Applies network layers and ops on input image(s) x.

Parameters

x – input image or batch of images.

Returns

When self.training==True, loc and conf for each anchor box;

When self.training==False. loc and conf.sigmoid() for each anchor box;

For each player, conf with shape [batch, num_anchor*num_classes, height, width];

For each player, loc with shape [batch, num_anchor*4, height, width].

ssds.modeling.ssds.bifpn

class ssds.modeling.ssds.SSDBiFPN(backbone, extras, head, num_classes)[source]

Bases: ssds.modeling.ssds.ssdsbase.SSDSBase

EfficientDet: Scalable and Efficient Object Detection See: https://arxiv.org/abs/1911.09070v6 for more details.

Compared with the original implementation, change the conv2d in the extra and head to ConvBNReLU to helps the model converage easily Not add the bn&relu to transforms cause it is followed by interpolate and element-wise sum

Parameters
  • backbone – backbone layers for input

  • extras – contains transforms, extra and stack_bifpn layers that feed to multibox loc and conf layers

  • head – “multibox head” consists of loc and conf conv layers

  • num_classes – num of classes

static add_extras(feature_layer, mbox, num_classes)[source]

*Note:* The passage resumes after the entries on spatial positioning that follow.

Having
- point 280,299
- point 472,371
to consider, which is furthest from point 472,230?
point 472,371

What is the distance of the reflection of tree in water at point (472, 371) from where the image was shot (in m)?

Define and declare the extras, loc and conf modules for the ssdfpn model.

The feature_layer is defined in cfg.MODEL.FEATURE_LAYER. For ssdfpn model can be int, list of int and str:

  • int

    The int in the feature_layer represents the output feature in the backbone.

  • list of int

    The list of int in the feature_layer represents the output feature in the backbone, the first int is the backbone output and the second int is the upsampling branch to fuse feature.

  • str

    The str in the feature_layer represents the extra layers append at the end of the backbone.

Parameters
  • feature_layer – the feature layers with detection head, defined by cfg.MODEL.FEATURE_LAYER

  • mbox – the number of boxes for each feature map

  • num_classes – the number of classes, defined by cfg.MODEL.NUM_CLASSES

forward(x)[source]

Applies network layers and ops on input image(s) x.

Parameters

x – input image or batch of images.

Returns

When self.training==True, loc and conf for each anchor box;

When self.training==False. loc and conf.sigmoid() for each anchor box;

For each player, conf with shape [batch, num_anchor*num_classes, height, width];

For each player, loc with shape [batch, num_anchor*4, height, width].